Cavernous Transformation of the Portal Vein

Cavernous transformation of the portal vein is a physiologic compensatory response that aims to restore portal venous blood flow after complete thrombotic occlusion of the portal vein. Cavernous transformation of the portal vein can develop in as little as a week after portal vein thrombosis and it can lead to profound alterations of liver morphology and vascular hemodynamics, including (a) atrophy of the left lateral segment and/or right liver lobe, (b) hypertrophy of the caudate lobe and medial segments of the left liver, (c) signs and symptoms of portal hypertension, and (d) mass effect on the suprapancreatic portion of the common bile duct (commonly referred to as portal cavernoma-associated cholangiopathy). Recent anecdotal observations also suggest that CTPV may foster the growth of large regenerative nodules. These nodules have similar imaging findings and common pathogenesis with large regenerative nodules in Budd-Chiari syndrome (Bureau et al. 2004).

Nodular Regenerative Hyperplasia of the Liver

Nodular regenerative hyperplasia is described histopathologically as regenerative nodules with little or no hepatic fibrosis and largely healthy hepatic architecture. This entity is associated with signs and symptoms of portal hypertension and may not be differentiated from cirrhosis based on imaging findings. Biopsy is necessary for a confirmative diagnosis.

Key Features

  • Cirrhosis is a pathologic and clinical entity characterized by extensive fibrosis and innumerable regenerative nodules.

  • Although the definitive diagnosis of cirrhosis is based on the results of liver biopsy, imaging plays a critical role in the assessment of the severity of the liver damage and in the early detection of complications, particularly hepatocellular carcinoma. In addition, imaging may provide the first clue for the diagnosis of cirrhosis in patients with no or very little clinical symptoms.

  • Key findings for the diagnosis of cirrhosis at imaging include: (a) nodular liver contour, (b) atrophy of the right hepatic lobe and medial segment of the left hepatic lobe, (c) widening of the porta hepatis and gallbladder fossa, and (d) compensatory hypertrophy of the lateral segment of the left hepatic lobe and caudate lobe. Ancillary findings of portal hypertension are also critical in the diagnosis and evaluation of severity of cirrhosis.

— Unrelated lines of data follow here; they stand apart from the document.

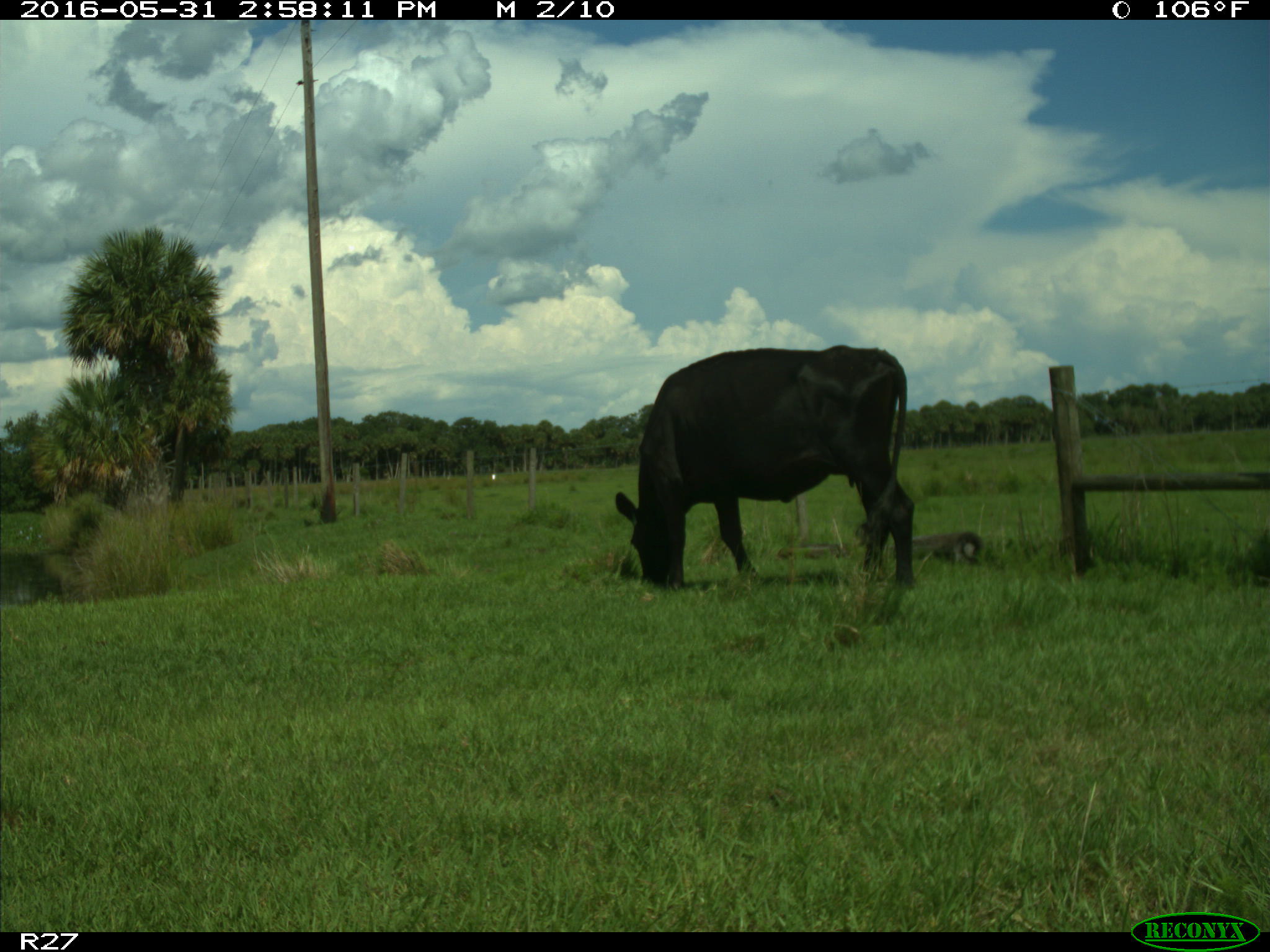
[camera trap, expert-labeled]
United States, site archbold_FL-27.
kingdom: Animalia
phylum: Chordata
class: Mammalia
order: Artiodactyla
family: Bovidae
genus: Bos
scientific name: Bos taurus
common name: domestic cow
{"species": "Bos taurus (domestic cow)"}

  • CT is the modality of choice in the preoperative diagnosis, staging, treatment planning, and follow-up of patients with known or suspected hepatic tumors. CT is also recommended in uncooperative patients and patients with large volume of ascites due to the lower susceptibility to motion artifacts.

  • Due to the higher soft-tissue contrast and increased sensitivity to gadolinium-chelate contrast agents, MR imaging is commonly recommended as a problem-solving modality in patients with indeterminate liver lesions at CT. Liver-specific MR contrast agents provide critical additional information for the characterization of liver lesions and are recommended in cirrhotic patients with indeterminate liver lesions.

  • Both CT and MR have low sensitivity for the early detection and quantification of liver fibrosis, thus making serial liver biopsies necessary in the evaluation of the progression of disease.

  • Ultrasonography has limited role in the evaluation of cirrhosis and its complications. However, due to the lack of ionizing radiation, low cost, and wide availability, ultrasonography is frequently used in the screening of cirrhotic patients for HCC.